All of lore.kernel.org
 help / color / mirror / Atom feed
* [PATCH] fetch2/wget: fallback to GET if HEAD is rejected in checkstatus()
@ 2016-01-20 13:14 Ross Burton
  2016-01-20 15:48 ` Aníbal Limón
  0 siblings, 1 reply; 2+ messages in thread
From: Ross Burton @ 2016-01-20 13:14 UTC (permalink / raw)
  To: bitbake-devel

The core change here is to fall back to GET requests if HEAD is rejected in the
checkstatus() method, as you can't do a HEAD on Amazon S3 (used by Github
archives).  This meant removing the monkey patch that the default method was GET
and adding a fixed redirect handler that doesn't reset to GET.

Also, change the way the opener is constructed from an if/elif cluster to a
conditionally constructed list.

Signed-off-by: Ross Burton <ross.burton@intel.com>
---
 bitbake/lib/bb/fetch2/wget.py | 65 ++++++++++++++++++++++++++++---------------
 1 file changed, 42 insertions(+), 23 deletions(-)

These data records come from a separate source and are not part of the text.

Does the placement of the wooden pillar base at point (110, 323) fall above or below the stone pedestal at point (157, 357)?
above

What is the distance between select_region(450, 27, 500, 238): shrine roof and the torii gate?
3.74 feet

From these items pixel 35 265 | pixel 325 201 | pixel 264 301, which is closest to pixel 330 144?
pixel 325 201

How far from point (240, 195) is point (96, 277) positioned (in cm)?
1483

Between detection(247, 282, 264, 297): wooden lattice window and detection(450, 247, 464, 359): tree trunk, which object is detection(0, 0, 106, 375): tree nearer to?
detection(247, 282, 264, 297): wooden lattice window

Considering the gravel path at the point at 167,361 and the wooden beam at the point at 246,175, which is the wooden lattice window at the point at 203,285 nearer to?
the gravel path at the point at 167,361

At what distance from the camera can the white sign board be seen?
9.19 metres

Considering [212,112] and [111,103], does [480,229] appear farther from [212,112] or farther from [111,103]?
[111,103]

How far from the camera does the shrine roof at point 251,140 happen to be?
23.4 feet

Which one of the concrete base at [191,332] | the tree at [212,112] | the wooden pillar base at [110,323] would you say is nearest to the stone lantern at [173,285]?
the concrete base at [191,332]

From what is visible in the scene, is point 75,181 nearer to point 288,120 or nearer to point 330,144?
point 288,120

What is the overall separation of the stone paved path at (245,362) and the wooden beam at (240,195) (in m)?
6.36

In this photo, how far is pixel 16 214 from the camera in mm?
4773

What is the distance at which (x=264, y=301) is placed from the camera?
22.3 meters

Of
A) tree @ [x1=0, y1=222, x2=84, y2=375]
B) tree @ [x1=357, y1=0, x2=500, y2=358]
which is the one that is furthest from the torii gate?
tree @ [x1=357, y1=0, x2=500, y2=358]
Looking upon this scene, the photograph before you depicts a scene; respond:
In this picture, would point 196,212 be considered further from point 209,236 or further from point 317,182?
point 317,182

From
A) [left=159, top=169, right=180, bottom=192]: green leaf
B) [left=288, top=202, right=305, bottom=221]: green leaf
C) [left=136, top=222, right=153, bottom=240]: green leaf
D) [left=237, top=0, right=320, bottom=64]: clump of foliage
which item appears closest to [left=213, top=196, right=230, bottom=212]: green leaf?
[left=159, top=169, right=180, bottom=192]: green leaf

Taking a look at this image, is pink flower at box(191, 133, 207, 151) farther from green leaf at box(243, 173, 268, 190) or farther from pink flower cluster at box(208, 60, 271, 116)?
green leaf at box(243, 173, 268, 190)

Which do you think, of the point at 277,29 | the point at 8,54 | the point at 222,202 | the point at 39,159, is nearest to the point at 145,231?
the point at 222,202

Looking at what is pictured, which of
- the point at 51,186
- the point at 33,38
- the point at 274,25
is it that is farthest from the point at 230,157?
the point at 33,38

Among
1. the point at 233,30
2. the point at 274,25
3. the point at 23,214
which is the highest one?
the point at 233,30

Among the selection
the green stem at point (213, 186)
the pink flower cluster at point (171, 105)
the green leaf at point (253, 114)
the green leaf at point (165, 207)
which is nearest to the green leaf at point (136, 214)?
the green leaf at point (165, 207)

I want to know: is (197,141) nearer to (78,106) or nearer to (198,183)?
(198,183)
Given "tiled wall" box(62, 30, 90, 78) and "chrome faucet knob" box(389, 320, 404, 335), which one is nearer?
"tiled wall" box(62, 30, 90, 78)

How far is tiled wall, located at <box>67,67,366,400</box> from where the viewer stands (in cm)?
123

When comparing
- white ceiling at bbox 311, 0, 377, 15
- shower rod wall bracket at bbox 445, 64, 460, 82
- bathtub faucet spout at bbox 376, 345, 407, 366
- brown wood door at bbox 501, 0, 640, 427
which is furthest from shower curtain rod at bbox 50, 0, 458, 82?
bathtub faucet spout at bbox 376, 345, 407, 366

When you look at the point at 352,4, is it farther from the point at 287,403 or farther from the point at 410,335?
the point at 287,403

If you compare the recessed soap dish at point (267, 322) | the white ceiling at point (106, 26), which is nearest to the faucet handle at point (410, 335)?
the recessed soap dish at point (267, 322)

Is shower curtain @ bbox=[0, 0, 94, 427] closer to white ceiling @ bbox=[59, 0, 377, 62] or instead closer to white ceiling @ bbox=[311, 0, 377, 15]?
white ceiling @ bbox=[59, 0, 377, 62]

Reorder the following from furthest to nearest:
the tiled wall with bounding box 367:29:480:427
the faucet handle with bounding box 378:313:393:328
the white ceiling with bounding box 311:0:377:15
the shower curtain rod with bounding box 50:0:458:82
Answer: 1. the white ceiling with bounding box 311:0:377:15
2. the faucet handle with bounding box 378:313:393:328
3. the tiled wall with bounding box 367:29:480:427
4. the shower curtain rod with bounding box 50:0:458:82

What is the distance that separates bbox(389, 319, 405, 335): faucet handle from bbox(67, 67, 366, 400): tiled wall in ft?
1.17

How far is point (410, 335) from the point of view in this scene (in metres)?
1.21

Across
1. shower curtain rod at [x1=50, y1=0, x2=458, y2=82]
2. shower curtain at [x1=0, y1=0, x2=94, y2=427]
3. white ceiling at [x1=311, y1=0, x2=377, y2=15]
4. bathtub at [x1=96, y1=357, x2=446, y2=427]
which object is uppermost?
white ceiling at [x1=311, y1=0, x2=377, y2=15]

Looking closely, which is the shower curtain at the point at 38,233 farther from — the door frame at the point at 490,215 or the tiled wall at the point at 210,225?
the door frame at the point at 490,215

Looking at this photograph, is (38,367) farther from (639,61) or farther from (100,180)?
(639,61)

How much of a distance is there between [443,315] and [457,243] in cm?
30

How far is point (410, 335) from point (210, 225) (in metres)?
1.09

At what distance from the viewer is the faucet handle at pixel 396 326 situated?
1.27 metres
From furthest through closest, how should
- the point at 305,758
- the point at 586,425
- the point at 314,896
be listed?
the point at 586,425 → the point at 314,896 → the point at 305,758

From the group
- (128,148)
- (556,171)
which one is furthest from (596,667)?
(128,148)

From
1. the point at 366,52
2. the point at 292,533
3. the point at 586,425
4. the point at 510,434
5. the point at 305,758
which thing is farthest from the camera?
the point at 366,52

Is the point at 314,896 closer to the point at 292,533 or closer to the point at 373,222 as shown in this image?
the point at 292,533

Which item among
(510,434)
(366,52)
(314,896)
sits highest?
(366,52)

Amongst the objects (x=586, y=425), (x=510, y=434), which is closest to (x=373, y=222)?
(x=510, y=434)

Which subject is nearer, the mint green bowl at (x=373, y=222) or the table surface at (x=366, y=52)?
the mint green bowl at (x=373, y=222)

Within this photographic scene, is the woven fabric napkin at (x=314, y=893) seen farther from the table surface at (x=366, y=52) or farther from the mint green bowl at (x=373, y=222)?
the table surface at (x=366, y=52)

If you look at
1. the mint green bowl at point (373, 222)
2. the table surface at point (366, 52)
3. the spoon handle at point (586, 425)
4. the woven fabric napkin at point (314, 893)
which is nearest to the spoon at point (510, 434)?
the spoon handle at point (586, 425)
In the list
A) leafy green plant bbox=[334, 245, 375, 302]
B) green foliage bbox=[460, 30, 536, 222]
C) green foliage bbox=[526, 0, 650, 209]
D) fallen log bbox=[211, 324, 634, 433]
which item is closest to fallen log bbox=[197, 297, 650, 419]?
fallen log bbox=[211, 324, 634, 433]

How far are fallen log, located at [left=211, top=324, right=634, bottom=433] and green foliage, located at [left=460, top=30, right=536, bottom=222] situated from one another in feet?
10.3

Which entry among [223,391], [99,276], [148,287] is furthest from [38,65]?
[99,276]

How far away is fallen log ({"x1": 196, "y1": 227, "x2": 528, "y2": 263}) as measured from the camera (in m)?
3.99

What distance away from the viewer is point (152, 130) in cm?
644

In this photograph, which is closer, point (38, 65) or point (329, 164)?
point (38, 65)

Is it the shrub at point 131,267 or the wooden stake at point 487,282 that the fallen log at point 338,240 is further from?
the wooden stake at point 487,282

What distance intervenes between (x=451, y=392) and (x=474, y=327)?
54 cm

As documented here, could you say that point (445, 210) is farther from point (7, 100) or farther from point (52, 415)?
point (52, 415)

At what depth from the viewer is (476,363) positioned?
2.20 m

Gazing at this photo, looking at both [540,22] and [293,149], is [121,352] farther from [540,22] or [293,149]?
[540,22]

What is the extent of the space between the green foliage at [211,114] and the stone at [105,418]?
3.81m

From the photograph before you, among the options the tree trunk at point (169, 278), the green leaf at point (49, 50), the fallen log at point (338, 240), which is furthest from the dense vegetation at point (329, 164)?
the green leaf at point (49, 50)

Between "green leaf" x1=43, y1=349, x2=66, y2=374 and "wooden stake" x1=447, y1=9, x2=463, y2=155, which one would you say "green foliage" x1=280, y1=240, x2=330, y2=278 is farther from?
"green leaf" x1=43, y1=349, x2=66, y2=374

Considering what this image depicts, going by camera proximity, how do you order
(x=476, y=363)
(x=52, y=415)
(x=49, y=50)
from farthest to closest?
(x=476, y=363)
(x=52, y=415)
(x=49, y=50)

diff --git a/bitbake/lib/bb/fetch2/wget.py b/bitbake/lib/bb/fetch2/wget.py
index c8c6d5c..dafa068 100644
--- a/bitbake/lib/bb/fetch2/wget.py
+++ b/bitbake/lib/bb/fetch2/wget.py
@@ -235,38 +235,57 @@ class Wget(FetchMethod):
 
             return exported
 
-        def head_method(self):
-            return "HEAD"
-
+        class HTTPMethodFallback(urllib2.BaseHandler):
+            """
+            Fallback to GET if HEAD is not allowed (405 HTTP error)
+            """
+            def http_error_405(self, req, fp, code, msg, headers):
+                fp.read()
+                fp.close()
+
+                newheaders = dict((k,v) for k,v in req.headers.items()
+                                  if k.lower() not in ("content-length", "content-type"))

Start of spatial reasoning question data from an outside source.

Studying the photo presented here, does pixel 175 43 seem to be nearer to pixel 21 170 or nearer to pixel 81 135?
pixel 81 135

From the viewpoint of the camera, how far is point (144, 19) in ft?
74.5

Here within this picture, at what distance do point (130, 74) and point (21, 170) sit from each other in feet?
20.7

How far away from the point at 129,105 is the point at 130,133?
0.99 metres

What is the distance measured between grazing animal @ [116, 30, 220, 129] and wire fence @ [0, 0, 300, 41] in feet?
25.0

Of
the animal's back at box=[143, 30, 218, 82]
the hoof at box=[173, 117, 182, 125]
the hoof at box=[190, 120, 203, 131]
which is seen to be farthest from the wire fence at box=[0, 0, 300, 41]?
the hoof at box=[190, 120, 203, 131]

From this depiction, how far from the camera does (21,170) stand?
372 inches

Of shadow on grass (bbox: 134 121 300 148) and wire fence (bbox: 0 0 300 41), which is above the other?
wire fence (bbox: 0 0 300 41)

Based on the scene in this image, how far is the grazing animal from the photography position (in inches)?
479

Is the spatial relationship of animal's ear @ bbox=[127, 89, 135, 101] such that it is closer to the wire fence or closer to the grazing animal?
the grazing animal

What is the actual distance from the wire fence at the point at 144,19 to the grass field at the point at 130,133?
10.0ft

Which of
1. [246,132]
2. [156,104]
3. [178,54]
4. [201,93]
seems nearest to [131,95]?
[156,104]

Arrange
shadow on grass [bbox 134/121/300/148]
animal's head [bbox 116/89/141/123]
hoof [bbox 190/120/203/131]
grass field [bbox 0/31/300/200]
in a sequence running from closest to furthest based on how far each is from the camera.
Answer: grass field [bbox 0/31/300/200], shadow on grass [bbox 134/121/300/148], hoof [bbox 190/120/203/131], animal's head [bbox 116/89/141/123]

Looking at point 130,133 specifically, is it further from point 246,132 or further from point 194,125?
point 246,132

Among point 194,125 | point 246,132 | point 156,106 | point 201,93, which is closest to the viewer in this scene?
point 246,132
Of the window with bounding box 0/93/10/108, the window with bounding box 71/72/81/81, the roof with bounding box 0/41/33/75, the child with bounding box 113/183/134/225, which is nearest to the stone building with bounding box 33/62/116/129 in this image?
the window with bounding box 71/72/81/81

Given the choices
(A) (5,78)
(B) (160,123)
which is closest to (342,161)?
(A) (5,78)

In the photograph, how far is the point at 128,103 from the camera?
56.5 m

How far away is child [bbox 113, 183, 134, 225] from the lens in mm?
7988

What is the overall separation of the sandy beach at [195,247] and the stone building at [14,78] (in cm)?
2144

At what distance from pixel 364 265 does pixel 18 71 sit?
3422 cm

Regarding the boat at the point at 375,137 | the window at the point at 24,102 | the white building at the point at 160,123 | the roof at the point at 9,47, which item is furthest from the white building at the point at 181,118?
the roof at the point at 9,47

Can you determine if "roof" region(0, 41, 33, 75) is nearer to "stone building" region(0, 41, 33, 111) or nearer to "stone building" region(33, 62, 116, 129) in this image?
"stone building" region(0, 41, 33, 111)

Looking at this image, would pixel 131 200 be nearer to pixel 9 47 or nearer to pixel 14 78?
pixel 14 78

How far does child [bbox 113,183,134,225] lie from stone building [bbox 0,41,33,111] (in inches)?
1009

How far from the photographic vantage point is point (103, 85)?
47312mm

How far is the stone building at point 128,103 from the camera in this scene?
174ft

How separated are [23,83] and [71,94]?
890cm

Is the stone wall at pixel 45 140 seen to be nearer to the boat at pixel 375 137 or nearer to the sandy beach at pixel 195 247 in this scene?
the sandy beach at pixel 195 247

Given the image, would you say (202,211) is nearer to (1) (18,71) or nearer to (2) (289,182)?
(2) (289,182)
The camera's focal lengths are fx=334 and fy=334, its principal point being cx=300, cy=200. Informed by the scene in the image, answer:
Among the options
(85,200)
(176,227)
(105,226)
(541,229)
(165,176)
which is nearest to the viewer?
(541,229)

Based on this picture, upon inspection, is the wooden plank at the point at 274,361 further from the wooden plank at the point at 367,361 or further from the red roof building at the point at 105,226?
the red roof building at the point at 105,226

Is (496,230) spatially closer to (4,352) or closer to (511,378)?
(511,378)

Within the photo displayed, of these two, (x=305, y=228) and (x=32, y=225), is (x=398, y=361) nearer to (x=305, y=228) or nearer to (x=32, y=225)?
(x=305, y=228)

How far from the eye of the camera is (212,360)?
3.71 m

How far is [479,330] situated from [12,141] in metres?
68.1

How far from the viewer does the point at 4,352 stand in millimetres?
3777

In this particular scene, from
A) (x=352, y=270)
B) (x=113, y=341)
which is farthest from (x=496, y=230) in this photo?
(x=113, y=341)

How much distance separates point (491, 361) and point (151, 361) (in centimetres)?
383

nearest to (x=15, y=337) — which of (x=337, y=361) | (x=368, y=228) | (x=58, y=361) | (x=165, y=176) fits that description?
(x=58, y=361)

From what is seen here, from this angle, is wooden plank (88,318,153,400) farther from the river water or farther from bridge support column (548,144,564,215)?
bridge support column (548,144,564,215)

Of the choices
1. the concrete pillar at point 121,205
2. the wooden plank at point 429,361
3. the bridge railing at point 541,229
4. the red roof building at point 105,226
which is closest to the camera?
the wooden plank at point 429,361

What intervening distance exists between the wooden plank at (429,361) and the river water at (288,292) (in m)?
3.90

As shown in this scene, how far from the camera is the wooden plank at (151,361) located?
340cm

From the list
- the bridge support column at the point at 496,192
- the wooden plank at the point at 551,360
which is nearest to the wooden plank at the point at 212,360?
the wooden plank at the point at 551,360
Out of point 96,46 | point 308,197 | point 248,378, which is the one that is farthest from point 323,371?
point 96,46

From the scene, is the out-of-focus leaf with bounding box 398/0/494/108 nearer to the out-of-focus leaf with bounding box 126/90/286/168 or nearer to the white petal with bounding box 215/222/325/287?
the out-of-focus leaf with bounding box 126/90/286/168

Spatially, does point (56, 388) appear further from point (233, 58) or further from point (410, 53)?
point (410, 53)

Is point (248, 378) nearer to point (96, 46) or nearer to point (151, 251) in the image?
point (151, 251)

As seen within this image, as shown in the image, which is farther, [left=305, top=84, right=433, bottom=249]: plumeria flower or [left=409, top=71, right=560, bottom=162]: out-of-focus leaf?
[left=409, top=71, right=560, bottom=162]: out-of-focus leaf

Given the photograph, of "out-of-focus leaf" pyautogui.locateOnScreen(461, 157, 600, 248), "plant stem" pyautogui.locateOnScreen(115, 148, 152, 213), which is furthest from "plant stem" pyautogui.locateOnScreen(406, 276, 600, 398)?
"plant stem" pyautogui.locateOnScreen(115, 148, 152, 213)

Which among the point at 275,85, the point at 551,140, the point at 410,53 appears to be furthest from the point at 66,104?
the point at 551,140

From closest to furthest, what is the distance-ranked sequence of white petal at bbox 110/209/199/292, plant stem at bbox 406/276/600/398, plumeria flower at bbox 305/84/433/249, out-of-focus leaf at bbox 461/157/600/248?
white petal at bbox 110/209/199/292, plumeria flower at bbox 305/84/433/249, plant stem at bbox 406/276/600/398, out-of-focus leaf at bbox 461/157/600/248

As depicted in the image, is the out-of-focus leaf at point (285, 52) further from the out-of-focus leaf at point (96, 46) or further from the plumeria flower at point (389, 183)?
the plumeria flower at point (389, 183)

+                return self.parent.open(urllib2.Request(req.get_full_url(),
+                                                        headers=newheaders,
+                                                        origin_req_host=req.get_origin_req_host(),
+                                                        unverifiable=True))
+
+            """
+            Some servers (e.g. GitHub archives, hosted on Amazon S3) return 403
+            Forbidden when they actually mean 405 Method Not Allowed.
+            """
+            http_error_403 = http_error_405
+
+        class FixedHTTPRedirectHandler(urllib2.HTTPRedirectHandler):
+            """
+            urllib2.HTTPRedirectHandler resets the method to GET on redirect,
+            when we want to follow redirects using the original method.
+            """
+            def redirect_request(self, req, fp, code, msg, headers, newurl):
+                newreq = urllib2.HTTPRedirectHandler.redirect_request(self, req, fp, code, msg, headers, newurl)

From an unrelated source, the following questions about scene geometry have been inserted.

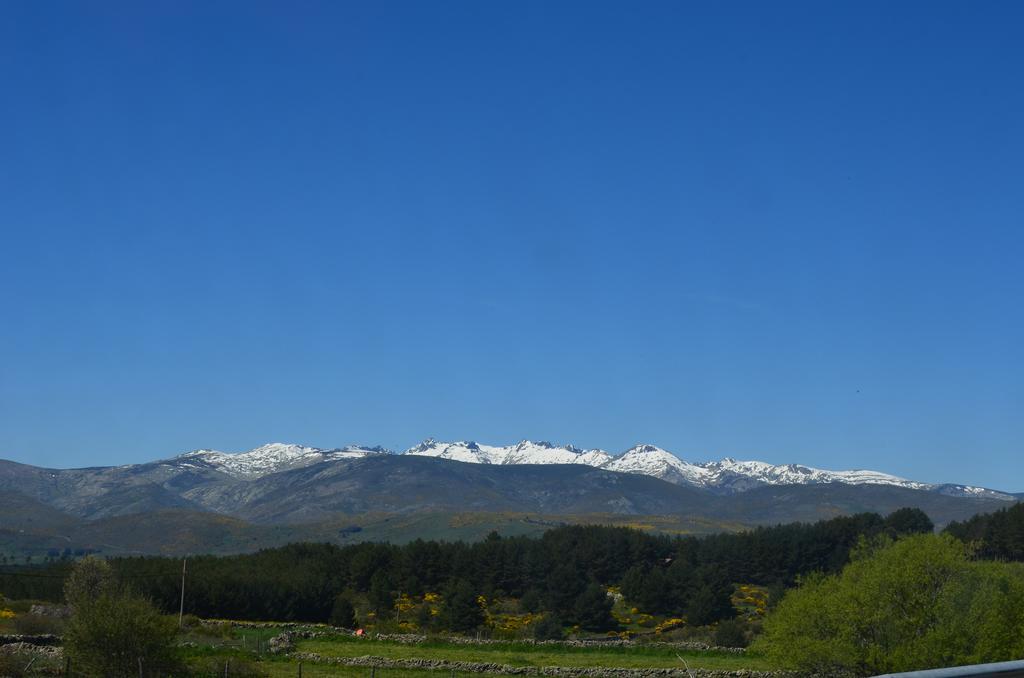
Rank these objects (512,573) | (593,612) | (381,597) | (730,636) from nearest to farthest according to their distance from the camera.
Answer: (730,636) < (593,612) < (381,597) < (512,573)

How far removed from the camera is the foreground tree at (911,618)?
4872cm

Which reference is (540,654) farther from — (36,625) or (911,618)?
(36,625)

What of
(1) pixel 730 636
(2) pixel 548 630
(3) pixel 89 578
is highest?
(3) pixel 89 578

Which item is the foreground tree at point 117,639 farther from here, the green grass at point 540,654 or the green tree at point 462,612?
the green tree at point 462,612

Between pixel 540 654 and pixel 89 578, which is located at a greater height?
pixel 89 578

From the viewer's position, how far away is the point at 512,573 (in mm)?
143125

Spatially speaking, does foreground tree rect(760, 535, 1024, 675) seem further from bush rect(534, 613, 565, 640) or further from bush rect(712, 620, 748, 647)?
bush rect(534, 613, 565, 640)

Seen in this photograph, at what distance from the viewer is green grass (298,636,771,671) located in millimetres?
67250

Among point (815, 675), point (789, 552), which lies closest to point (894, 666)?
point (815, 675)

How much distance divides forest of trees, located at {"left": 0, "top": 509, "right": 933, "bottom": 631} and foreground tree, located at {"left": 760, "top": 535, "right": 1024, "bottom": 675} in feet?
210

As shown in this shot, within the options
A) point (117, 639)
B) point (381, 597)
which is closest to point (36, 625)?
point (117, 639)

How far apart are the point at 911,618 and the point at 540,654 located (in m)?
32.1

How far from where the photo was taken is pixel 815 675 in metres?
50.8

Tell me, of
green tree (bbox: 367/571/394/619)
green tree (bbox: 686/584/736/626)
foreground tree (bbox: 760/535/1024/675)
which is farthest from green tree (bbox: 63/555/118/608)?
green tree (bbox: 686/584/736/626)
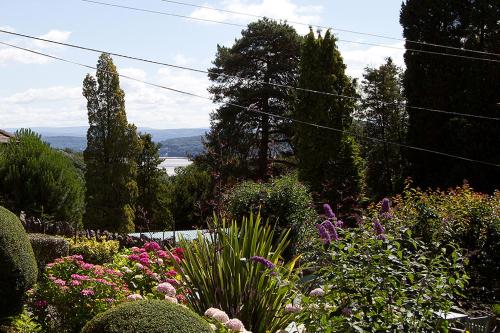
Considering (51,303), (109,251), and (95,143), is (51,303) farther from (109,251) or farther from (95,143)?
(95,143)

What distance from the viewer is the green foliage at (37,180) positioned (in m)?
11.5

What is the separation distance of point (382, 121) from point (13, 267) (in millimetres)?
21581

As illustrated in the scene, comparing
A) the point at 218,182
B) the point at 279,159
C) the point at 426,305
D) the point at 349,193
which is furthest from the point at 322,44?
the point at 426,305

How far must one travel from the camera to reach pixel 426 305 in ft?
11.3

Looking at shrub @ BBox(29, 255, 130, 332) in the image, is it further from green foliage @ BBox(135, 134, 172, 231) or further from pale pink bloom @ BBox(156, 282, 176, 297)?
green foliage @ BBox(135, 134, 172, 231)

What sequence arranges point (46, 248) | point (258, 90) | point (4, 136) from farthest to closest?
point (258, 90) → point (4, 136) → point (46, 248)

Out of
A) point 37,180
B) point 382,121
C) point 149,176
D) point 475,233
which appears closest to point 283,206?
point 475,233

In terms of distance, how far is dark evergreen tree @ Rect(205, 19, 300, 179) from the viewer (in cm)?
2438

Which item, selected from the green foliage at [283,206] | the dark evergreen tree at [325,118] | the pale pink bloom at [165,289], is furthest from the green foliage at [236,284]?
the dark evergreen tree at [325,118]

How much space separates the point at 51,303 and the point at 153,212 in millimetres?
21024

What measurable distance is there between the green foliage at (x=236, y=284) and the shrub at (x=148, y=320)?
187 cm

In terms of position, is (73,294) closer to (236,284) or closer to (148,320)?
(236,284)

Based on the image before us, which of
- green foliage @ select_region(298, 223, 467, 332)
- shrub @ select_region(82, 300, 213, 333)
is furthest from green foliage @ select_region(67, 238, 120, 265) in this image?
shrub @ select_region(82, 300, 213, 333)

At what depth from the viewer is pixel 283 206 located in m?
10.0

+                newreq.get_method = lambda: req.get_method()
+                return newreq
         exported_proxies = export_proxies(d)
 
+        handlers = [FixedHTTPRedirectHandler, HTTPMethodFallback]
+        if export_proxies:
+            handlers.append(urllib2.ProxyHandler())
+        handlers.append(CacheHTTPHandler())
         # XXX: Since Python 2.7.9 ssl cert validation is enabled by default
         # see PEP-0476, this causes verification errors on some https servers
         # so disable by default.
         import ssl
-        ssl_context = None
         if hasattr(ssl, '_create_unverified_context'):
-            ssl_context = ssl._create_unverified_context()
-
-        if exported_proxies == True and ssl_context is not None:
-            opener = urllib2.build_opener(urllib2.ProxyHandler, CacheHTTPHandler,
-                    urllib2.HTTPSHandler(context=ssl_context))
-        elif exported_proxies == False and ssl_context is not None:
-            opener = urllib2.build_opener(CacheHTTPHandler,
-                    urllib2.HTTPSHandler(context=ssl_context))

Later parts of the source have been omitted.